*AIM OF THE EXERCISE*
Make a verbatim copy of the entries below; pictures stay out.

EXCERPTED DATA section start

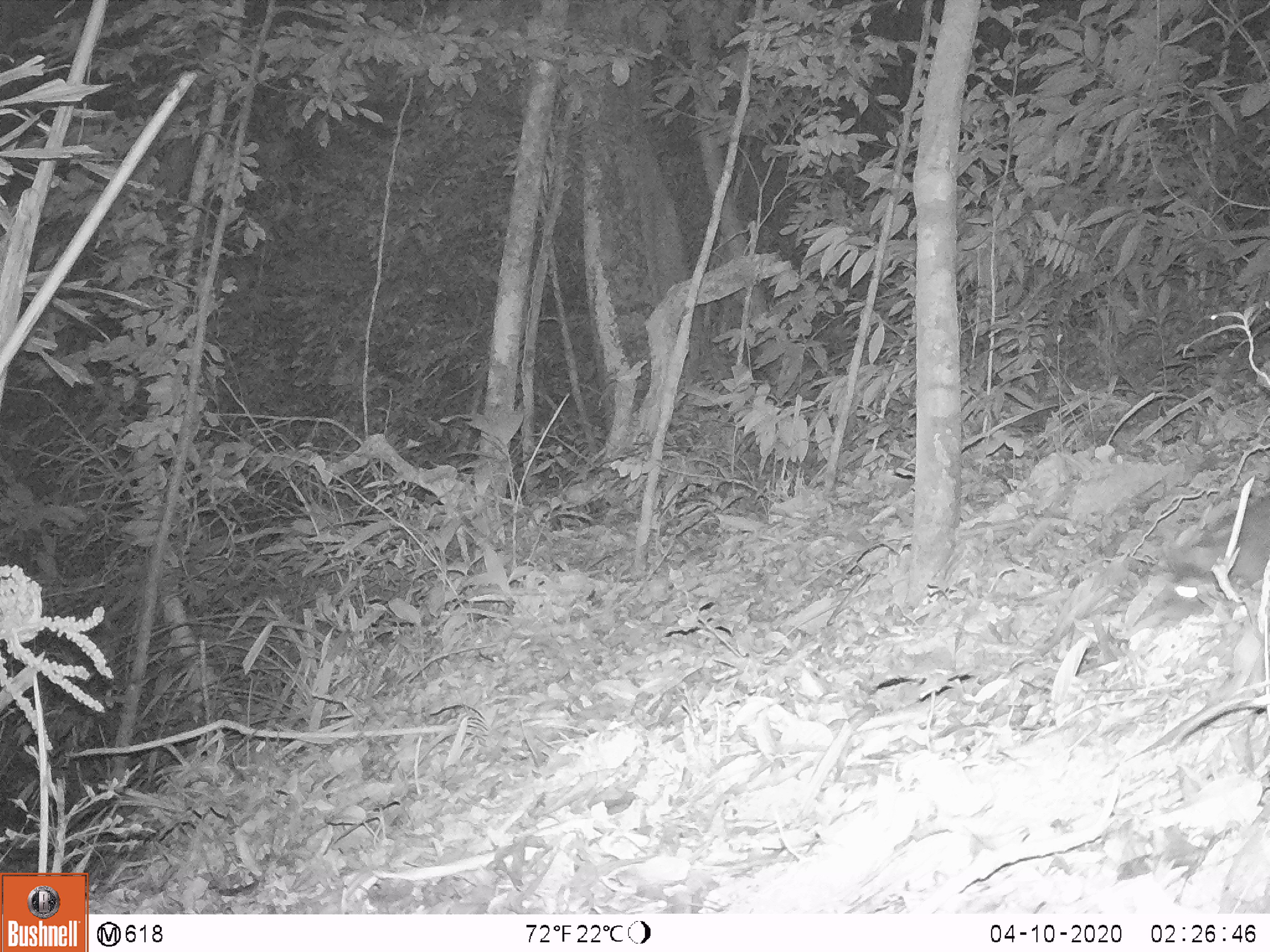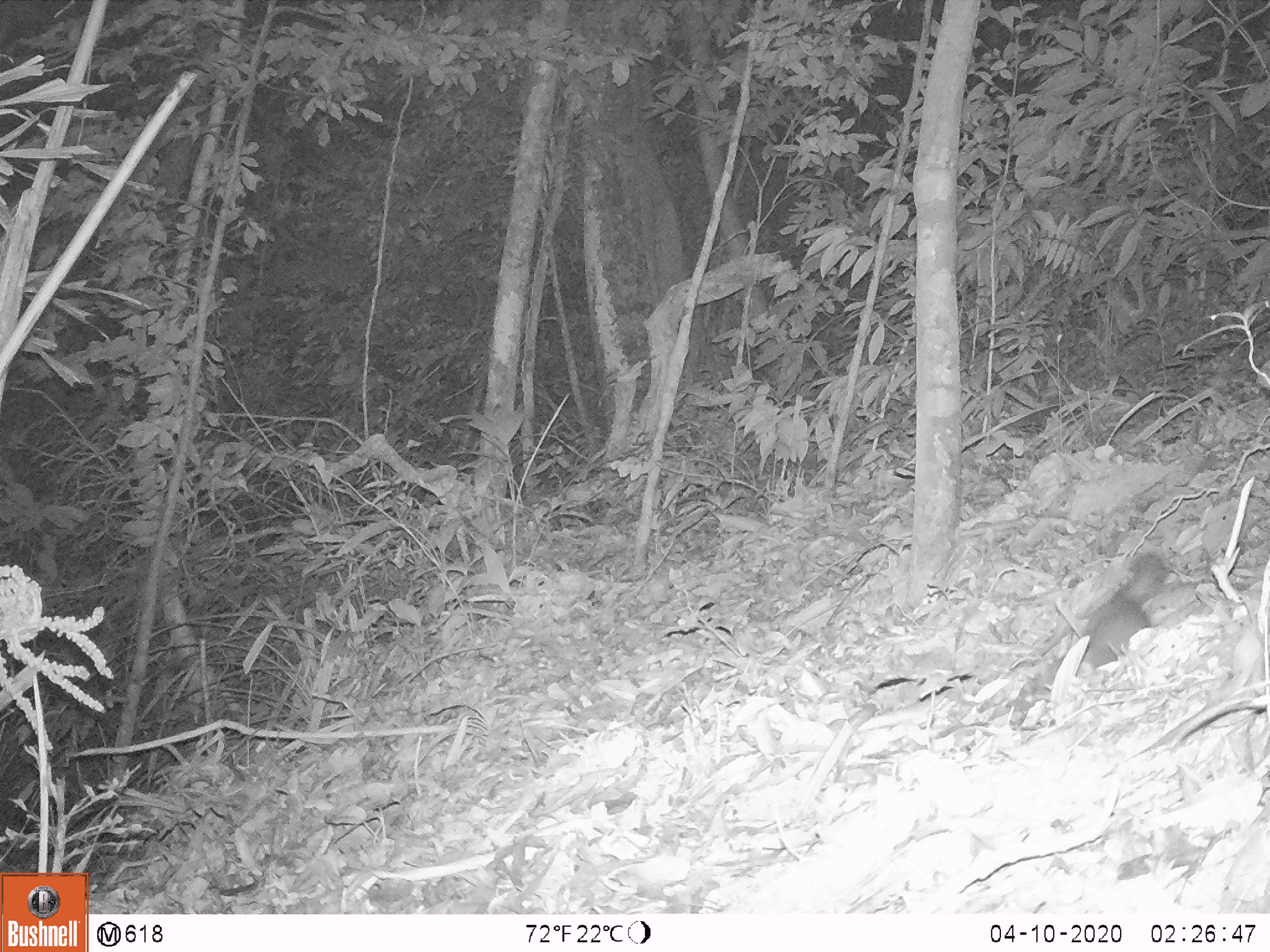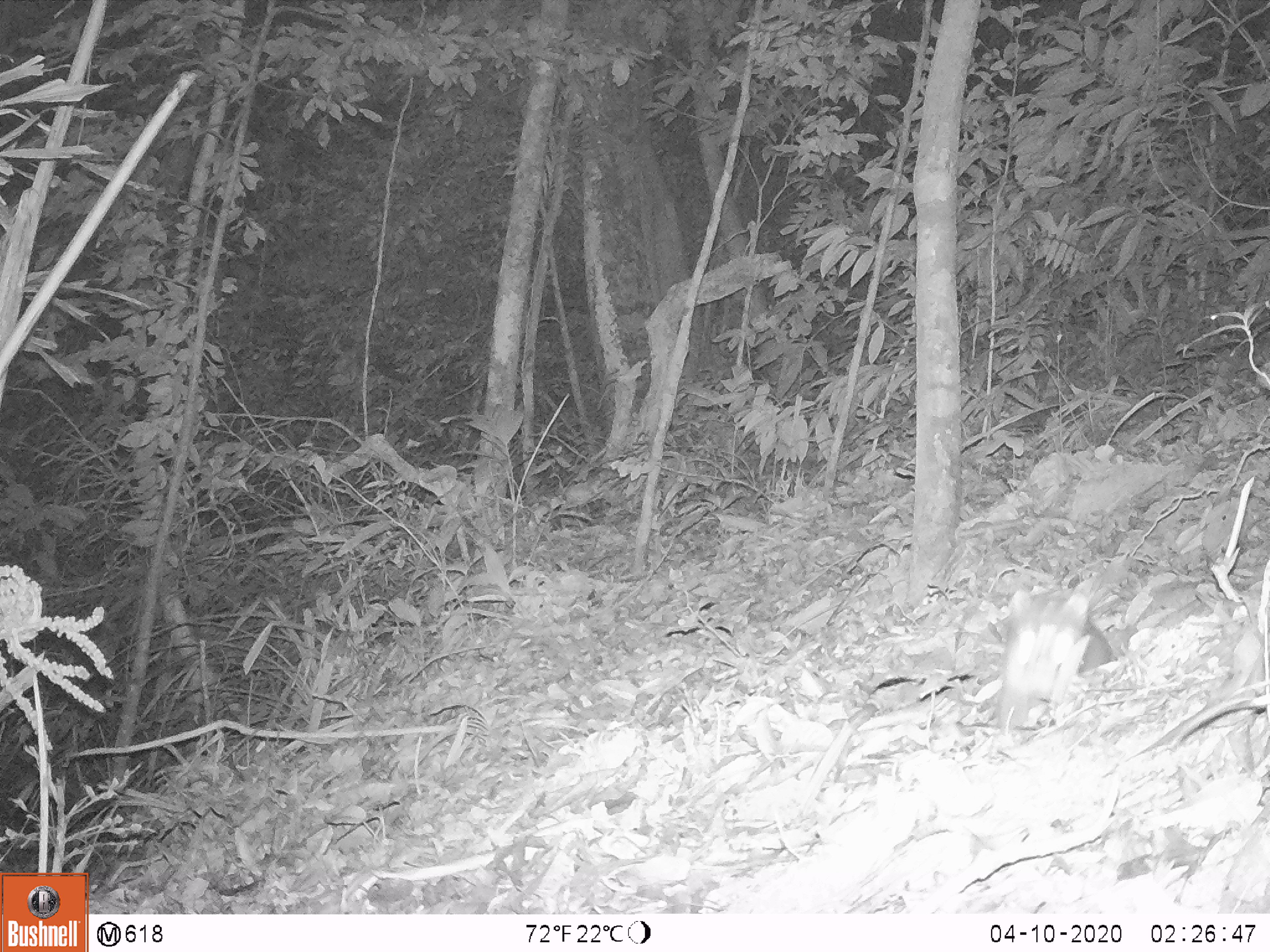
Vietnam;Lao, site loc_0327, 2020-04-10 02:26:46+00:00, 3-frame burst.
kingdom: Animalia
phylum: Chordata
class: Mammalia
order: Carnivora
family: Mustelidae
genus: Melogale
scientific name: Melogale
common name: ferret badger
Ferret badger (Melogale). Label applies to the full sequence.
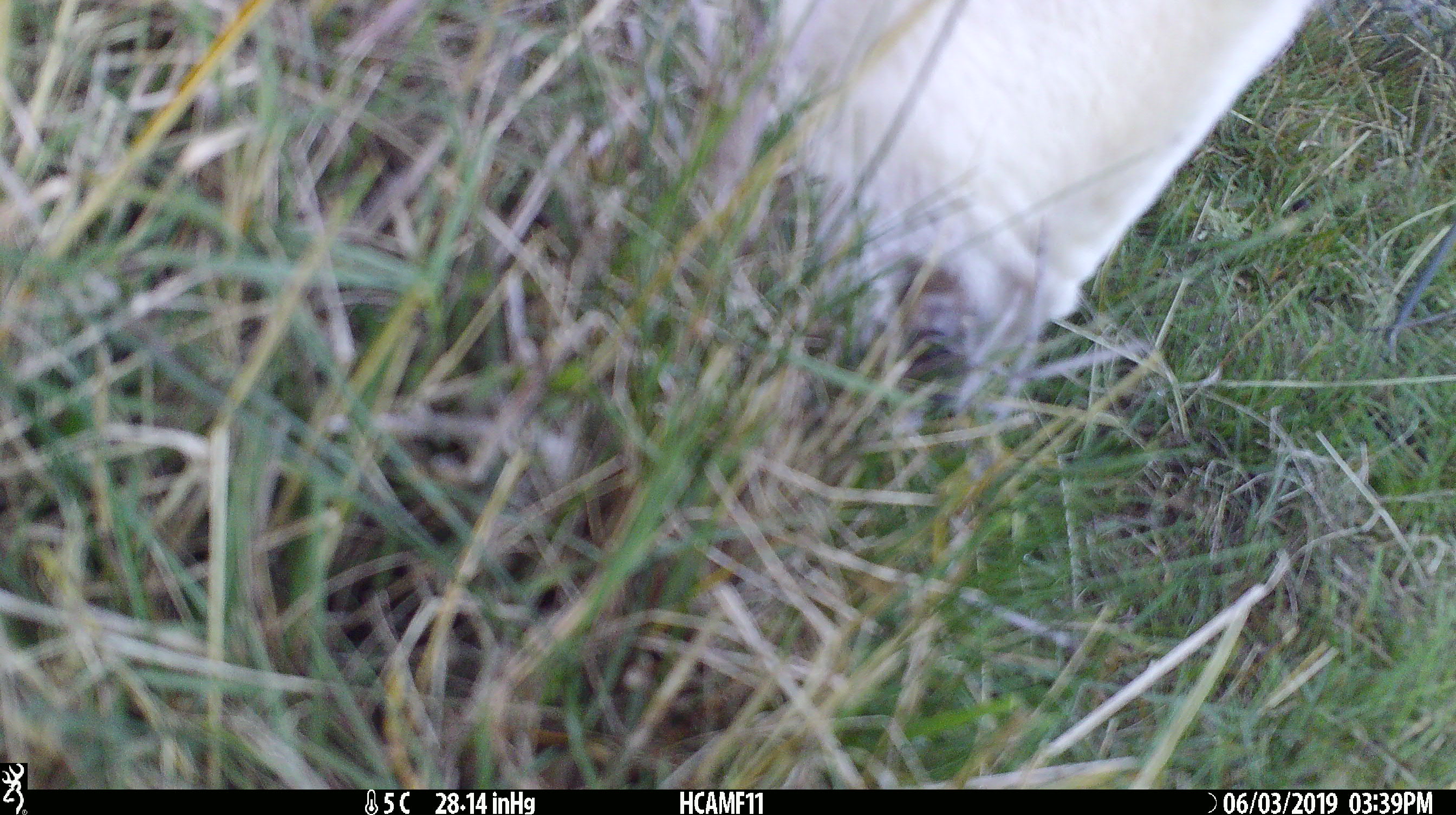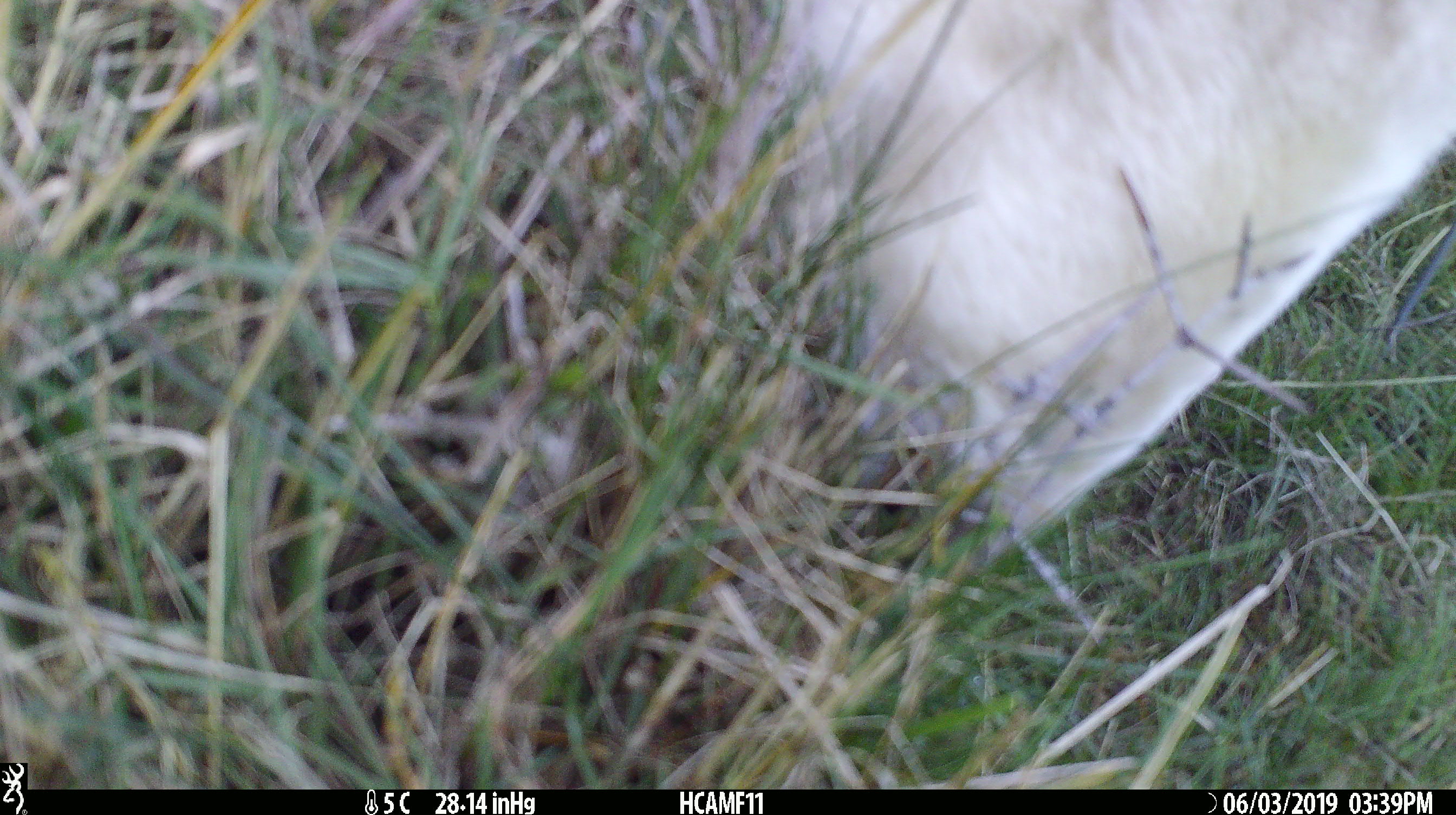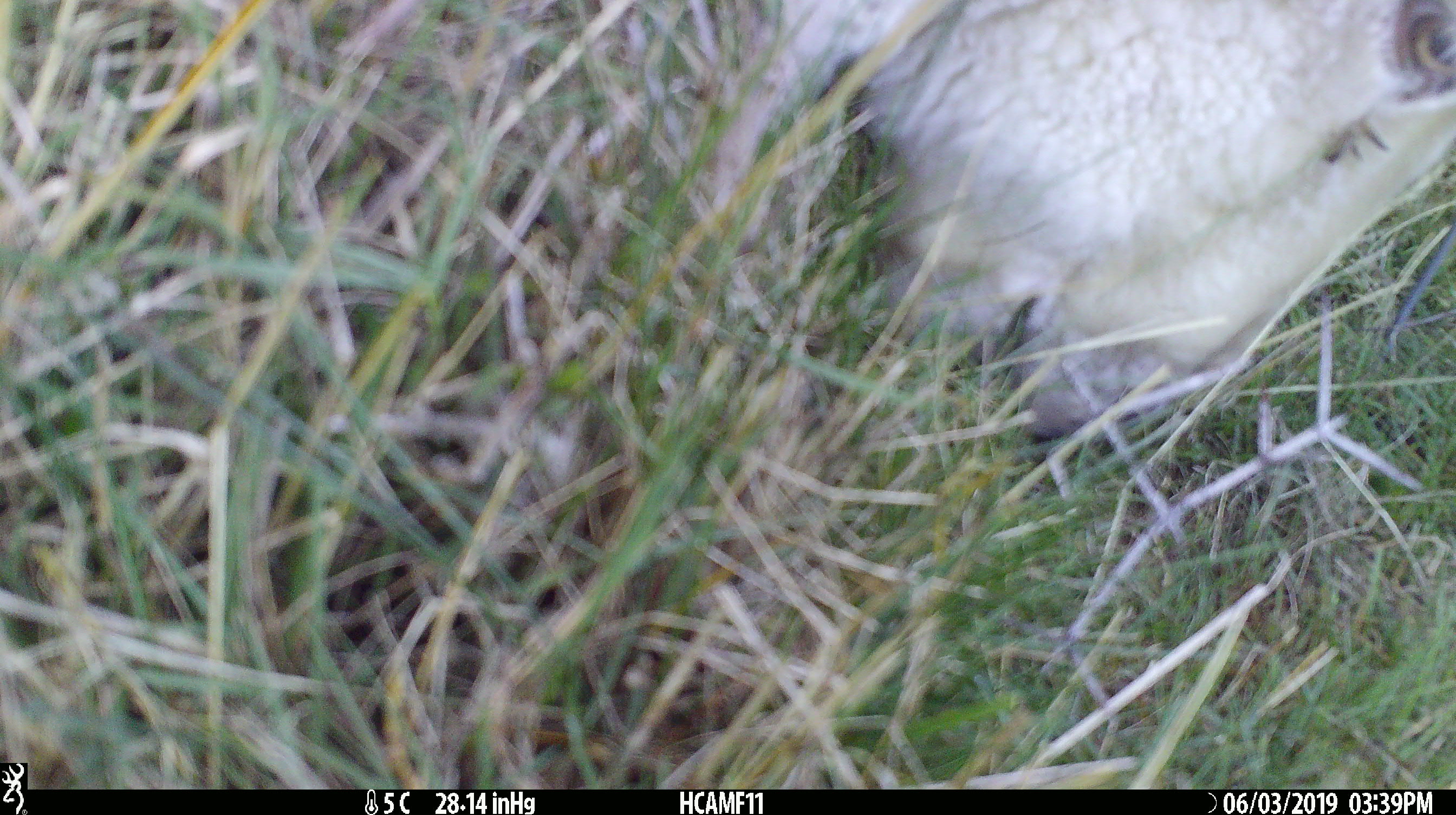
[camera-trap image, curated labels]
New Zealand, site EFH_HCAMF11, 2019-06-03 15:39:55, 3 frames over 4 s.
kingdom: Animalia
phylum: Chordata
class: Mammalia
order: Artiodactyla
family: Bovidae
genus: Ovis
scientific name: Ovis aries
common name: domestic sheep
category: sheep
Sheep (domestic sheep) (Ovis aries).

EXCERPTED DATA section end

*YOUR RESPONSE*
Vietnam;Lao, site loc_0327, 2020-04-10 02:26:46+00:00, 3-frame burst.
kingdom: Animalia
phylum: Chordata
class: Mammalia
order: Carnivora
family: Mustelidae
genus: Melogale
scientific name: Melogale
common name: ferret badger
Ferret badger (Melogale). Label applies to the full sequence.
[camera-trap image, curated labels]
New Zealand, site EFH_HCAMF11, 2019-06-03 15:39:55, 3 frames over 4 s.
kingdom: Animalia
phylum: Chordata
class: Mammalia
order: Artiodactyla
family: Bovidae
genus: Ovis
scientific name: Ovis aries
common name: domestic sheep
category: sheep
Sheep (domestic sheep) (Ovis aries).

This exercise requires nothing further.